Political sentiment analysis using PoliBERTweet - a RoBERTa model pre-trained on 83M political tweets. Analyzes support, opposition, and stance toward politi...
---
name: polibert-sentiment
slug: polibert-sentiment
version: 1.0.0
homepage: https://github.com/GU-DataLab/PoliBERTweet
description: Political sentiment analysis using PoliBERTweet - a RoBERTa model pre-trained on 83M political tweets. Analyzes support, opposition, and stance toward political figures and events. Integrates with Reddit data for real-time political sentiment tracking.
changelog: |
v1.0.0 - Initial release with PoliBERTweet integration, Reddit data support, and sentiment analysis pipeline
metadata:
requires:
python: ">=3.9"
packages:
- transformers>=4.18.0
- torch>=1.10.2
- praw>=7.8.1
bins: []
sources:
- reddit
- twitter
- political_news
authors:
- name: AI Assistant
- name: Georgetown University DataLab (PoliBERTweet model)
license: MIT
---
# PoliBERT Sentiment Analysis
Political sentiment analysis skill powered by **PoliBERTweet** - a transformer model trained on 83 million political tweets (Georgetown University, LREC 2022).
## Overview
This skill provides political sentiment analysis capabilities using a specialized NLP model trained on political content. It can analyze sentiment toward political candidates, issues, and events from various data sources including Reddit, local files, or direct text input.
## Features
- **Sentiment Classification**: Support / Oppose / Neutral toward political targets
- **Stance Detection**: Issue-specific stance analysis (e.g., pro/anti immigration)

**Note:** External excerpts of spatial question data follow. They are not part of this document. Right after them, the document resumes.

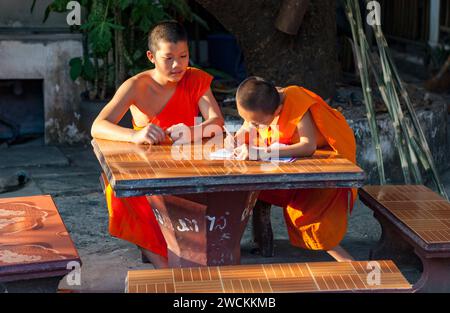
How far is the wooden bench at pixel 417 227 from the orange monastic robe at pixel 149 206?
1.01 metres

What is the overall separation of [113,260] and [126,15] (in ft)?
9.44

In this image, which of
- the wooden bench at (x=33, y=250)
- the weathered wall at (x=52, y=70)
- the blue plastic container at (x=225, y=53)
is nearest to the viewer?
the wooden bench at (x=33, y=250)

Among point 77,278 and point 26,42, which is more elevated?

- **Entity Targeting**: Analyze sentiment toward specific politicians
- **Confidence Scoring**: Probability scores for each classification
- **Reddit Data Integration**: Auto-fetch political discussions from Reddit (free, read-only)
- **Batch Processing**: Analyze multiple texts from files or stdin
- **JSON Output**: Machine-readable results for integration with other tools
## When to Use
Use this skill when you need to:
- Analyze public sentiment toward political candidates or figures
- Track political opinion trends on social media
- Complement prediction market data with social sentiment
- Monitor political discourse around specific issues
- Aggregate opinions from Reddit political communities
## Model Information
- **Model**: PoliBERTweet
- **Architecture**: RoBERTa (Robustly Optimized BERT)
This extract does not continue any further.